I know nothing about coding, but the following code has been added to a forum with Baiduspider problems and it stopped them coming. RewriteEngine On <Files *.*> order allow,deny allow from all deny from 220.181. </Files>
Well no it is the amount of them that is coming online, it isnt just one bot, it is up to 100 and once and for every bot that could be a user online. Our forum doesnt gain much traffic from baidu's search engine, roughly 20 visits per month from them and I dont think it ever will increase much, so I would rather block them and allow for 100 extra guests or users online. They do use bandwidth which I am not fussed over at all, it is just the amount theyre sending, it isnt just one or two. It isnt just baidu either, yandex spider also behaves the same. Thanks Barry, I have added a whole IP list along with the one you posted to the htaccess just in case they get on somehow.

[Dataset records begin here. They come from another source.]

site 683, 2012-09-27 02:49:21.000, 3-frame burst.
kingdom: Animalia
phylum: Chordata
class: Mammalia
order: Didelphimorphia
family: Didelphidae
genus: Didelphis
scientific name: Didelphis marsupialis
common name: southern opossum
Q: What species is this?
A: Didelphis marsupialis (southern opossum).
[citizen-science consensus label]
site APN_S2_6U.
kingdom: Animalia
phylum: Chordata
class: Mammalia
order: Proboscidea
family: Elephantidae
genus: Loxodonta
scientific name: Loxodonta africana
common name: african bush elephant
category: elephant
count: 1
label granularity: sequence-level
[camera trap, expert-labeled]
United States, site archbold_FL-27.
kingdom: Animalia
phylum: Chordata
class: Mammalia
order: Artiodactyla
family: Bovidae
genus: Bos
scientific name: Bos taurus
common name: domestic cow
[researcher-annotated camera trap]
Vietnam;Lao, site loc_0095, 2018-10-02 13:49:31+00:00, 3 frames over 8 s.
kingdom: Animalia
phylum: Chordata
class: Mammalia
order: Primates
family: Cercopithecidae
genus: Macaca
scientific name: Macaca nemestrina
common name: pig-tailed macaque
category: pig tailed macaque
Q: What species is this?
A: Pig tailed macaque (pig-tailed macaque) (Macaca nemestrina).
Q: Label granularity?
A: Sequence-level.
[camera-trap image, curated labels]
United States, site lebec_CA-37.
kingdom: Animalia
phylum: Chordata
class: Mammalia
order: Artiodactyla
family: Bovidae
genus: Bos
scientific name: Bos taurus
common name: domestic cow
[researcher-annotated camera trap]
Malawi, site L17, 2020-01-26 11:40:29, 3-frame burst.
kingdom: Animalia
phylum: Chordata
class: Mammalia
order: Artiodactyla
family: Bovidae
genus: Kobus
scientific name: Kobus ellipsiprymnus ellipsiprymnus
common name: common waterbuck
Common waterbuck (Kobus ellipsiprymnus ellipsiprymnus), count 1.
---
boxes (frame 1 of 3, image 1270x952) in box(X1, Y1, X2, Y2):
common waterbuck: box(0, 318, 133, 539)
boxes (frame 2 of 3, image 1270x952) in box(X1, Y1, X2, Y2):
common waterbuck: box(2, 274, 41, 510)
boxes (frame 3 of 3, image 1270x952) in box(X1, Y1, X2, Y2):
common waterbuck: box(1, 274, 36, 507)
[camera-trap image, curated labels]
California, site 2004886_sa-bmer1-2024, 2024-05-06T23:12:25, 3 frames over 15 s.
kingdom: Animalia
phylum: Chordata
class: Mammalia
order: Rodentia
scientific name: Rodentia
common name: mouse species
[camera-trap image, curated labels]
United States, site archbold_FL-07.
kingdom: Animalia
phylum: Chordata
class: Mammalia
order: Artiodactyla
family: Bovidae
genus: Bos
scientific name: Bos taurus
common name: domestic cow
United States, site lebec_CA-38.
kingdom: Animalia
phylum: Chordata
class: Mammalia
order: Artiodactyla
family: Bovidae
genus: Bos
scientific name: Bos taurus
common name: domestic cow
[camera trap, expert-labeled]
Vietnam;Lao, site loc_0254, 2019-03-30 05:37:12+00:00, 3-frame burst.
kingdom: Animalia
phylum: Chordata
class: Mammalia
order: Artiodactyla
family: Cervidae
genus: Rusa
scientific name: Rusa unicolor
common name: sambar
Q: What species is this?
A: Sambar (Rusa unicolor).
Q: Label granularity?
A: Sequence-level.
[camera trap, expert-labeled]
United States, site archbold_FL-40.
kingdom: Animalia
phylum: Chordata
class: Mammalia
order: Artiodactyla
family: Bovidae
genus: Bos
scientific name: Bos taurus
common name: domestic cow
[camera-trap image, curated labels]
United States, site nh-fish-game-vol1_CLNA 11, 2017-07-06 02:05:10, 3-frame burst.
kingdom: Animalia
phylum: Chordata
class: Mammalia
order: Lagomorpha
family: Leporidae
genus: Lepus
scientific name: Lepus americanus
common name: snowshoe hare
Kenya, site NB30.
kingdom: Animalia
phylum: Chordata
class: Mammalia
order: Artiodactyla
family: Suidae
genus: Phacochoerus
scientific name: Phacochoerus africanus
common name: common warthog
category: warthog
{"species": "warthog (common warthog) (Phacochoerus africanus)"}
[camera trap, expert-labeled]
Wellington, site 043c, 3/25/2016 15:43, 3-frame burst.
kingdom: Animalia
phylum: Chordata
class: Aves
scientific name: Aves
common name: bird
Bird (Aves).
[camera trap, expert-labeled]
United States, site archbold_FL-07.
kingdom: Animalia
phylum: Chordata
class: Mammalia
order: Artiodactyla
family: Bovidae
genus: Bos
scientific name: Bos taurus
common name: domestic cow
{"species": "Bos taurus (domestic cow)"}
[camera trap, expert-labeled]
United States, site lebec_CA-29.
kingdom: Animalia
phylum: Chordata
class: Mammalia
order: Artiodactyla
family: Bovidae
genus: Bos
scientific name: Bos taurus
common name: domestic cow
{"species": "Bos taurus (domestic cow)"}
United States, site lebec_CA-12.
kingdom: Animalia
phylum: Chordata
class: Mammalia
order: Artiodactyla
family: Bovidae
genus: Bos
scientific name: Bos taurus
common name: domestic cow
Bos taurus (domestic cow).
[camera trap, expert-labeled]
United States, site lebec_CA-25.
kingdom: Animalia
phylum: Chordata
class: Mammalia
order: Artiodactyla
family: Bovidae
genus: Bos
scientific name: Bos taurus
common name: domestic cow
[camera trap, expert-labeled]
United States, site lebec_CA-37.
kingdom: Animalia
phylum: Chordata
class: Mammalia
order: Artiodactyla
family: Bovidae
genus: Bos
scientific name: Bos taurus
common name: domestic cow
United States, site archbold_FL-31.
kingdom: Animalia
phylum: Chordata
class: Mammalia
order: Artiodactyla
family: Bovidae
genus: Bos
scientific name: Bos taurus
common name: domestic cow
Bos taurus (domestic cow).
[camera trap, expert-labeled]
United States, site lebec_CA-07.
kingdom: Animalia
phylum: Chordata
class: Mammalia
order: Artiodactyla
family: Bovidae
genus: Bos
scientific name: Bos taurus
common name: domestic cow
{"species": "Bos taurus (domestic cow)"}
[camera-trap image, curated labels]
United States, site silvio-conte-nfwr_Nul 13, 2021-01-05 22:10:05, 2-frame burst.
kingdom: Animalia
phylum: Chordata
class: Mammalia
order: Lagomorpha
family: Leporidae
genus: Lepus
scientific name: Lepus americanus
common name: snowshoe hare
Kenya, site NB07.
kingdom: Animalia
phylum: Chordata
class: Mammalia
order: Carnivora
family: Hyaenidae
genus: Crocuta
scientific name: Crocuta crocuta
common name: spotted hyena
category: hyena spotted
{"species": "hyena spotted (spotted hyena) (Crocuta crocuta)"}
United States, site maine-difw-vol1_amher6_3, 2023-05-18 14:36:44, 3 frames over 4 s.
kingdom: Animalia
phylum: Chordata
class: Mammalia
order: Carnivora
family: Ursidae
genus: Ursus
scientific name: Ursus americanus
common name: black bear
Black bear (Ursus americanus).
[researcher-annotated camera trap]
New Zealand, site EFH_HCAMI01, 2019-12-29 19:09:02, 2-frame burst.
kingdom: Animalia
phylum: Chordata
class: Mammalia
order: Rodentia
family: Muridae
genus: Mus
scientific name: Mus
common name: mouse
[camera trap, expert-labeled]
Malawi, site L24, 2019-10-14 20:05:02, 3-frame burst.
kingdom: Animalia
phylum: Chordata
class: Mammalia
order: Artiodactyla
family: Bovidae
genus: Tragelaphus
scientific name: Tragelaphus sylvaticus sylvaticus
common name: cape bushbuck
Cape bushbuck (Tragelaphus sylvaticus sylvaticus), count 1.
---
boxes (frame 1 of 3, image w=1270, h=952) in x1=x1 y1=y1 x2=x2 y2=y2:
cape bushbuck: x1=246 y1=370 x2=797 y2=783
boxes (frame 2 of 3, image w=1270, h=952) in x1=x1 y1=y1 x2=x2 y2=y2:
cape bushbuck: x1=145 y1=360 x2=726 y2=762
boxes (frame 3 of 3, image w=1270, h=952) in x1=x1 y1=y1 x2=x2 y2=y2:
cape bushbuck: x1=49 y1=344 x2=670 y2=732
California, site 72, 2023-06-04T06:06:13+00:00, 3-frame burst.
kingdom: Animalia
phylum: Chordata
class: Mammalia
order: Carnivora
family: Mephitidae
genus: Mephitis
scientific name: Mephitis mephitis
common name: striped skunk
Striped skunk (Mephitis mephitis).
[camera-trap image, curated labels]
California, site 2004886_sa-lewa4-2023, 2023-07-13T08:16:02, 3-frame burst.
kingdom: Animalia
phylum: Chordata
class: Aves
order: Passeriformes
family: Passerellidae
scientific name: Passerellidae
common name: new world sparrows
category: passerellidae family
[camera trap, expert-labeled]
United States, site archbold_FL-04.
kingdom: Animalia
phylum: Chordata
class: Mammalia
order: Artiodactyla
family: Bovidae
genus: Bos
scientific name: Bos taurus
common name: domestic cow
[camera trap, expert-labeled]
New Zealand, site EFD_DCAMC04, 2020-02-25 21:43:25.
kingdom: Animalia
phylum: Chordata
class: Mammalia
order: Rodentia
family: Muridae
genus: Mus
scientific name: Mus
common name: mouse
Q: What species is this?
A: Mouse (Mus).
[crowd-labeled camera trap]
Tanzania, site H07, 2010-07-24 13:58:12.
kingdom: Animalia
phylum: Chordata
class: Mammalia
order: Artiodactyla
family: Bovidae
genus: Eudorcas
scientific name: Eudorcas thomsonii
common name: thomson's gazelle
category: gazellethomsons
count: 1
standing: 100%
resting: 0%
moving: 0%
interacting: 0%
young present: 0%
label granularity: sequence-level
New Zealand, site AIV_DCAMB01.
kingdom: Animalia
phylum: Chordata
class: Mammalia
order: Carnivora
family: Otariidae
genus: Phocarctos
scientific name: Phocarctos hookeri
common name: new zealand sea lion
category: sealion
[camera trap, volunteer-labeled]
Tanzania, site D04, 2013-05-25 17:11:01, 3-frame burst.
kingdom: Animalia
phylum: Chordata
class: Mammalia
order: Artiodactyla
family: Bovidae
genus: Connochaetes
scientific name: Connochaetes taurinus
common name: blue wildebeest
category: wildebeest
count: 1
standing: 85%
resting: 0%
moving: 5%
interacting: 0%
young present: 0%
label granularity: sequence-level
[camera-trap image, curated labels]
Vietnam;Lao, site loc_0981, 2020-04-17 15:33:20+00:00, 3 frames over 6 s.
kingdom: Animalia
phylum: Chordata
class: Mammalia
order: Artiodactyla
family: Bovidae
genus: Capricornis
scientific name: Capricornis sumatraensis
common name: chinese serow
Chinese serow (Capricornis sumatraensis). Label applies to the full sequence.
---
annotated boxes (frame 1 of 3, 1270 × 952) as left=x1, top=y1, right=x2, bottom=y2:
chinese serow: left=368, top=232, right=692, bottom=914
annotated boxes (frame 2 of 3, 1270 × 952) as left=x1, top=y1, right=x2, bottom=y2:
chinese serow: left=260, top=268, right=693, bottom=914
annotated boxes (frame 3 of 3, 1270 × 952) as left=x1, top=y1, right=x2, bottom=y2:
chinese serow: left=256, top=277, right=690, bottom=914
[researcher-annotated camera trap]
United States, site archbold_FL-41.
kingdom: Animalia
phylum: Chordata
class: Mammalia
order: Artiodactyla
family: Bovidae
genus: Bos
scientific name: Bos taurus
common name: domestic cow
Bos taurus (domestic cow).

Certainly. I just hope they dont come back :rofl: If they get through all of these measures god knows what will keep them out :X3:
Well, I'm getting hit with Baidu today...but don't see/notice any issues thus far. About 36 right now....
For a client I ended up blocking the Baidu IP ranges in the firewall because they were doing thousands upon thousands of hits one very page every day draining up to 200gb/month from the client. The problem with blocking them in a .htaccess is that they'll still see a "Forbidden" page which will be hits on the server and CPU cycles although it's a static page it won't use much it will *still* use up connections and resources even on a small scale. In a shared environment dropping Baidu in the system firewall simply won't be an option at most providers but on a VPS/Dedicated it would be up to you.
Would adding them to the firewall be more effective than having them rules posted earlier in apache's config?